Note: Just for your information, here is how we recommend to build this container in /localscratch in the future:

Log in to Cedar cluster and cd ~/scratch

Create a job submission script distributed.sh filling in your Slurm allocation in the blank field:
#!/bin/bash
#SBATCH --time=0:90:0
#SBATCH --mem-per-cpu=7200
#SBATCH --account=...
WORKDIR=$(pwd)
cd $SLURM_TMPDIR
module load apptainer
export APPTAINER_TMPDIR=$SLURM_TMPDIR   # otherwise temporary files will go into /scratch/$USER (slower)
apptainer build rapids.sif docker://nvcr.io/nvidia/rapidsai/rapidsai:cuda11.5-runtime-centos7-py3.9
/bin/mv -f rapids.sif $WORKDIR
Submit this job with sbatch distributed.sh and wait for it to finish.

Today, we will be using this image.
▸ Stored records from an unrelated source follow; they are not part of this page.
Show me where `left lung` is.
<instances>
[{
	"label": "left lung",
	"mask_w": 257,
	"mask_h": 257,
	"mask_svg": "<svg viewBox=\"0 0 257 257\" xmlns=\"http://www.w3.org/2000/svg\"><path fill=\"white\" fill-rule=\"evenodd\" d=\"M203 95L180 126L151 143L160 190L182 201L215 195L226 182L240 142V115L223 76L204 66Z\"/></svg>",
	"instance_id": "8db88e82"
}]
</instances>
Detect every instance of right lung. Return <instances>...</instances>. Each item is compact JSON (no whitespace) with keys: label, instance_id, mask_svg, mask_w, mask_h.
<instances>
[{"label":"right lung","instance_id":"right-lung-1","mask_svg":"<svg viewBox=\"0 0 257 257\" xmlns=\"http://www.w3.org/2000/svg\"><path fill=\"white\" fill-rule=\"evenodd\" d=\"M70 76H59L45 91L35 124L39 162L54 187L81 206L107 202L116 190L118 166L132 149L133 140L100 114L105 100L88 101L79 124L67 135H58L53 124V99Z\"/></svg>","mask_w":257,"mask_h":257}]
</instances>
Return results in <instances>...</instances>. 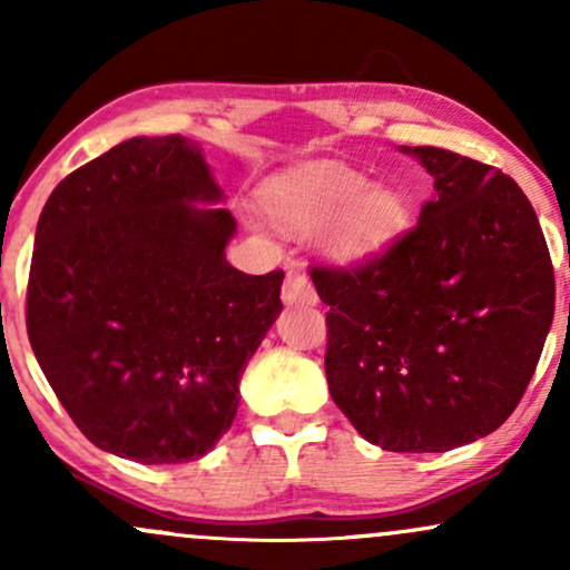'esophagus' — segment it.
I'll return each mask as SVG.
<instances>
[{
    "label": "esophagus",
    "mask_w": 570,
    "mask_h": 570,
    "mask_svg": "<svg viewBox=\"0 0 570 570\" xmlns=\"http://www.w3.org/2000/svg\"><path fill=\"white\" fill-rule=\"evenodd\" d=\"M281 297H284L286 305H316V289H313L311 278H307V273L303 267H292L289 273H286V281H284V292H281Z\"/></svg>",
    "instance_id": "esophagus-1"
}]
</instances>
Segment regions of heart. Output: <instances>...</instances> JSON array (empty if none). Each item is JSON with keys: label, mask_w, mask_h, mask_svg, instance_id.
<instances>
[{"label": "heart", "mask_w": 570, "mask_h": 570, "mask_svg": "<svg viewBox=\"0 0 570 570\" xmlns=\"http://www.w3.org/2000/svg\"><path fill=\"white\" fill-rule=\"evenodd\" d=\"M265 217L284 230L322 227V246L335 263L372 259L407 225V203L396 189L372 187L367 176L340 163H303L259 187Z\"/></svg>", "instance_id": "heart-1"}]
</instances>
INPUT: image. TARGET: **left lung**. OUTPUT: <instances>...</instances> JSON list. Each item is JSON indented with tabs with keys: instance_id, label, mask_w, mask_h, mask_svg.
Masks as SVG:
<instances>
[{
	"instance_id": "obj_1",
	"label": "left lung",
	"mask_w": 570,
	"mask_h": 570,
	"mask_svg": "<svg viewBox=\"0 0 570 570\" xmlns=\"http://www.w3.org/2000/svg\"><path fill=\"white\" fill-rule=\"evenodd\" d=\"M434 176L417 225L353 267L313 265L326 383L353 429L391 453L482 440L531 383L554 271L512 176L440 147H402Z\"/></svg>"
}]
</instances>
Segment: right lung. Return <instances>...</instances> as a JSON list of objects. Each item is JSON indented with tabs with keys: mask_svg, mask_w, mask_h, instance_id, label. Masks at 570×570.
Masks as SVG:
<instances>
[{
	"mask_svg": "<svg viewBox=\"0 0 570 570\" xmlns=\"http://www.w3.org/2000/svg\"><path fill=\"white\" fill-rule=\"evenodd\" d=\"M203 149L134 136L50 193L37 222L26 330L96 448L198 461L230 429L238 383L281 313L284 271L227 263L235 233Z\"/></svg>",
	"mask_w": 570,
	"mask_h": 570,
	"instance_id": "obj_1",
	"label": "right lung"
}]
</instances>
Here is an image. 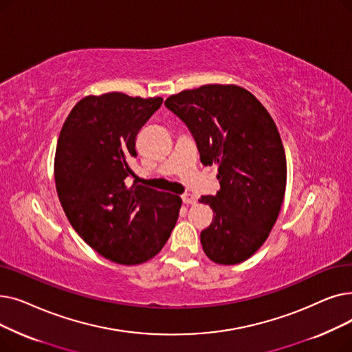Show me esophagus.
<instances>
[{
	"label": "esophagus",
	"mask_w": 352,
	"mask_h": 352,
	"mask_svg": "<svg viewBox=\"0 0 352 352\" xmlns=\"http://www.w3.org/2000/svg\"><path fill=\"white\" fill-rule=\"evenodd\" d=\"M182 200H183V204H185V205H195V204H196V199H195V196H193V195H190V193L182 195Z\"/></svg>",
	"instance_id": "34e87169"
}]
</instances>
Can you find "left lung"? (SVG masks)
Returning a JSON list of instances; mask_svg holds the SVG:
<instances>
[{"label": "left lung", "mask_w": 352, "mask_h": 352, "mask_svg": "<svg viewBox=\"0 0 352 352\" xmlns=\"http://www.w3.org/2000/svg\"><path fill=\"white\" fill-rule=\"evenodd\" d=\"M186 123L200 160L216 164L221 190L202 196L213 222L200 233L206 256L236 265L270 236L287 188V157L279 131L259 100L236 85H205L166 98Z\"/></svg>", "instance_id": "left-lung-1"}]
</instances>
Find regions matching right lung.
Listing matches in <instances>:
<instances>
[{"mask_svg":"<svg viewBox=\"0 0 352 352\" xmlns=\"http://www.w3.org/2000/svg\"><path fill=\"white\" fill-rule=\"evenodd\" d=\"M162 102L119 91L86 96L58 136L54 180L67 219L97 254L120 265L156 256L179 217L180 196L126 185L138 133Z\"/></svg>","mask_w":352,"mask_h":352,"instance_id":"obj_1","label":"right lung"}]
</instances>
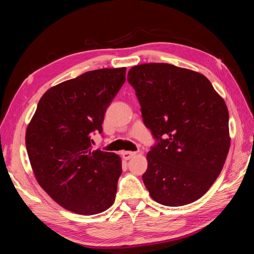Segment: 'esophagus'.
<instances>
[{"label":"esophagus","mask_w":254,"mask_h":254,"mask_svg":"<svg viewBox=\"0 0 254 254\" xmlns=\"http://www.w3.org/2000/svg\"><path fill=\"white\" fill-rule=\"evenodd\" d=\"M134 156H135V152L134 151H123L122 152V157H123V159H125V160L131 159Z\"/></svg>","instance_id":"esophagus-1"}]
</instances>
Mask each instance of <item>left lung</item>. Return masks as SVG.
Instances as JSON below:
<instances>
[{
  "instance_id": "8db88e82",
  "label": "left lung",
  "mask_w": 254,
  "mask_h": 254,
  "mask_svg": "<svg viewBox=\"0 0 254 254\" xmlns=\"http://www.w3.org/2000/svg\"><path fill=\"white\" fill-rule=\"evenodd\" d=\"M127 80L157 140L142 176L146 189L163 205L196 201L217 179L228 156L225 101L204 75L168 64L135 65Z\"/></svg>"
}]
</instances>
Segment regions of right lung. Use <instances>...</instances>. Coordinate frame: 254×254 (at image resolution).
Here are the masks:
<instances>
[{
	"label": "right lung",
	"instance_id": "1",
	"mask_svg": "<svg viewBox=\"0 0 254 254\" xmlns=\"http://www.w3.org/2000/svg\"><path fill=\"white\" fill-rule=\"evenodd\" d=\"M126 67L89 71L49 89L26 129L30 165L40 187L64 209L81 215L112 205L122 174L114 152L93 150L105 112L125 82Z\"/></svg>",
	"mask_w": 254,
	"mask_h": 254
}]
</instances>
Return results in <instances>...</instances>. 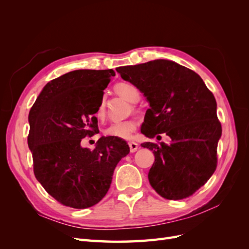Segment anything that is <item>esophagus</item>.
I'll use <instances>...</instances> for the list:
<instances>
[{"label": "esophagus", "mask_w": 249, "mask_h": 249, "mask_svg": "<svg viewBox=\"0 0 249 249\" xmlns=\"http://www.w3.org/2000/svg\"><path fill=\"white\" fill-rule=\"evenodd\" d=\"M129 146H130V149H131L132 153H135L138 149V144H137L136 142H134V141H130L129 142Z\"/></svg>", "instance_id": "obj_1"}]
</instances>
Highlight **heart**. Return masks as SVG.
<instances>
[{
  "mask_svg": "<svg viewBox=\"0 0 249 249\" xmlns=\"http://www.w3.org/2000/svg\"><path fill=\"white\" fill-rule=\"evenodd\" d=\"M114 90L117 94L122 95L125 100L132 103L137 102L140 97L138 89L134 85L129 84V83H118V84L115 85ZM105 113H106V105H105V102L103 101L101 102L99 108H97L96 115L99 118H103L105 116ZM135 129H136L135 122H133V120H124V122H116L111 124L105 130V133L111 137L127 139L132 136Z\"/></svg>",
  "mask_w": 249,
  "mask_h": 249,
  "instance_id": "heart-1",
  "label": "heart"
}]
</instances>
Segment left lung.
I'll return each mask as SVG.
<instances>
[{
  "label": "left lung",
  "mask_w": 249,
  "mask_h": 249,
  "mask_svg": "<svg viewBox=\"0 0 249 249\" xmlns=\"http://www.w3.org/2000/svg\"><path fill=\"white\" fill-rule=\"evenodd\" d=\"M116 71L149 104L141 133L147 138L165 133L171 139L170 144H141L155 156L148 171L150 186L166 199L190 196L217 166L222 130L213 93L196 72L170 60L120 66Z\"/></svg>",
  "instance_id": "left-lung-1"
}]
</instances>
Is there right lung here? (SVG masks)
<instances>
[{
    "mask_svg": "<svg viewBox=\"0 0 249 249\" xmlns=\"http://www.w3.org/2000/svg\"><path fill=\"white\" fill-rule=\"evenodd\" d=\"M113 70H78L52 80L29 113L28 145L34 175L62 205L86 209L108 192L117 163L130 153L126 142L101 137L94 149L82 139L99 132L94 114Z\"/></svg>",
    "mask_w": 249,
    "mask_h": 249,
    "instance_id": "1",
    "label": "right lung"
}]
</instances>
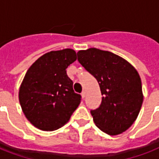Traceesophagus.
<instances>
[{"mask_svg":"<svg viewBox=\"0 0 159 159\" xmlns=\"http://www.w3.org/2000/svg\"><path fill=\"white\" fill-rule=\"evenodd\" d=\"M81 96H82V99H84L85 97H86V92H85V91H83V92H82V93H81Z\"/></svg>","mask_w":159,"mask_h":159,"instance_id":"34e87169","label":"esophagus"}]
</instances>
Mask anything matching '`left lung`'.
Listing matches in <instances>:
<instances>
[{
	"mask_svg": "<svg viewBox=\"0 0 159 159\" xmlns=\"http://www.w3.org/2000/svg\"><path fill=\"white\" fill-rule=\"evenodd\" d=\"M77 59L99 83L102 104L91 111L96 125L109 135L127 130L138 117L143 101L137 70L119 55L96 48L79 50Z\"/></svg>",
	"mask_w": 159,
	"mask_h": 159,
	"instance_id": "8db88e82",
	"label": "left lung"
}]
</instances>
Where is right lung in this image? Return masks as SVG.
I'll list each match as a JSON object with an SVG mask.
<instances>
[{
  "label": "right lung",
  "instance_id": "obj_1",
  "mask_svg": "<svg viewBox=\"0 0 159 159\" xmlns=\"http://www.w3.org/2000/svg\"><path fill=\"white\" fill-rule=\"evenodd\" d=\"M77 60L72 48L50 51L39 57L26 72L19 90L24 115L43 131L61 128L79 106L81 96L72 89L67 67Z\"/></svg>",
  "mask_w": 159,
  "mask_h": 159
}]
</instances>
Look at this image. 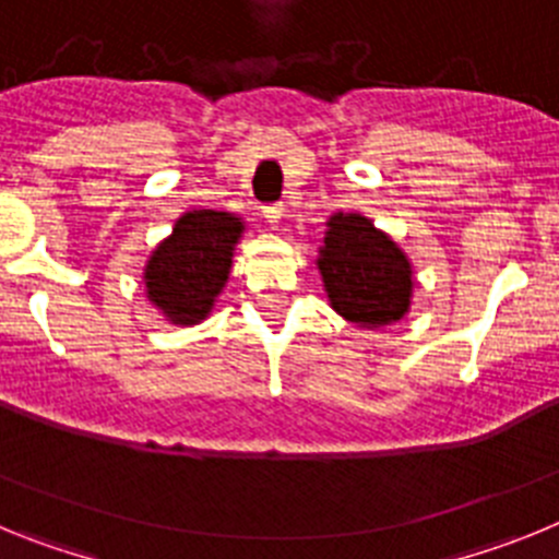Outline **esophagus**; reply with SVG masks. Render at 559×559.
Returning <instances> with one entry per match:
<instances>
[{
    "instance_id": "34e87169",
    "label": "esophagus",
    "mask_w": 559,
    "mask_h": 559,
    "mask_svg": "<svg viewBox=\"0 0 559 559\" xmlns=\"http://www.w3.org/2000/svg\"><path fill=\"white\" fill-rule=\"evenodd\" d=\"M283 204H265L263 206V218L269 226H280V221H283Z\"/></svg>"
}]
</instances>
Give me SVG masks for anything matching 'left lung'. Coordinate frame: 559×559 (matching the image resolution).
<instances>
[{
  "label": "left lung",
  "mask_w": 559,
  "mask_h": 559,
  "mask_svg": "<svg viewBox=\"0 0 559 559\" xmlns=\"http://www.w3.org/2000/svg\"><path fill=\"white\" fill-rule=\"evenodd\" d=\"M330 308L358 328H386L412 310V260L360 212H335L319 246Z\"/></svg>",
  "instance_id": "obj_1"
}]
</instances>
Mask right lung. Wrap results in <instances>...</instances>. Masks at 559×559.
<instances>
[{
	"label": "right lung",
	"instance_id": "obj_1",
	"mask_svg": "<svg viewBox=\"0 0 559 559\" xmlns=\"http://www.w3.org/2000/svg\"><path fill=\"white\" fill-rule=\"evenodd\" d=\"M246 224L231 212L190 210L145 263V296L170 324H201L231 274L235 246Z\"/></svg>",
	"mask_w": 559,
	"mask_h": 559
}]
</instances>
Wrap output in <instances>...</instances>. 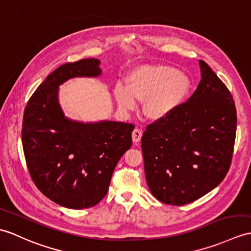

Log in to cedar.computecanada.ca with your guest account and copy the container and the notebooks into your /scratch directory. Next, start an interactive GPU job:

cd ~/scratch
cp /scratch/razoumov/rapids.sif .
cp /scratch/razoumov/notebook-1-cupy-intro.ipynb .
cp /scratch/razoumov/notebook-2-rapids-intro.ipynb .
cp /scratch/razoumov/notebook-3-numba-intro.ipynb .
module load apptainer
salloc --time=3:00:0 --mem-per-cpu=3600  --gpus-per-node=1 --account=def-training-wa_gpu --reservation=westdri-wr_gpu

Wait for the job to get started, and then – inside the job – start a shell inside the container. Please pay attention to the change in the prompt in the lines below, i.e. don’t blankly copy the prompt into your command line:

apptainer shell --nv -B /home -B /project -B /scratch rapids.sif

Apptainer> source /opt/conda/etc/profile.d/conda.sh
Apptainer> conda activate rapids

(rapids) Apptainer> jupyter-lab --ip $(hostname -f) --no-browser

When the JupyterLab server starts, it will produce something like:

To access the server, open this file in a browser:
    file:///home/.../.local/share/jupyter/runtime/jpserver-...-open.html
Or copy and paste one of these URLs:
    http://node_name.int.cedar.computecanada.ca:8888/lab?token=896fb...c28e1
 or http://127.0.0.1:8888/lab?token=896fb...c28e1

Take note of (1) the node name, (2) the token and possibly (3) the port if it is different from 8888.

On your computer, open a new local terminal, whether in Mac or Linux or inside MobaXTerm in Windows. In that window, paste the following command, substituting username by your username, node_name by its corresponding value, and the remote port (the second 8888) by the actual port (if different from 8888) – this will start SSH port forwarding from the local port 8888 to the remote port 8888 on the compute node:

ssh username@cedar.computecanada.ca -L 8888:node_name.int.cedar.computecanada.ca:8888

Finally, in the browser on your computer, go to http://localhost:8888/?token=896fb…c28e1, pasting in the full token . This will start JupyterLab. Inside it, start a Python 3 notebook.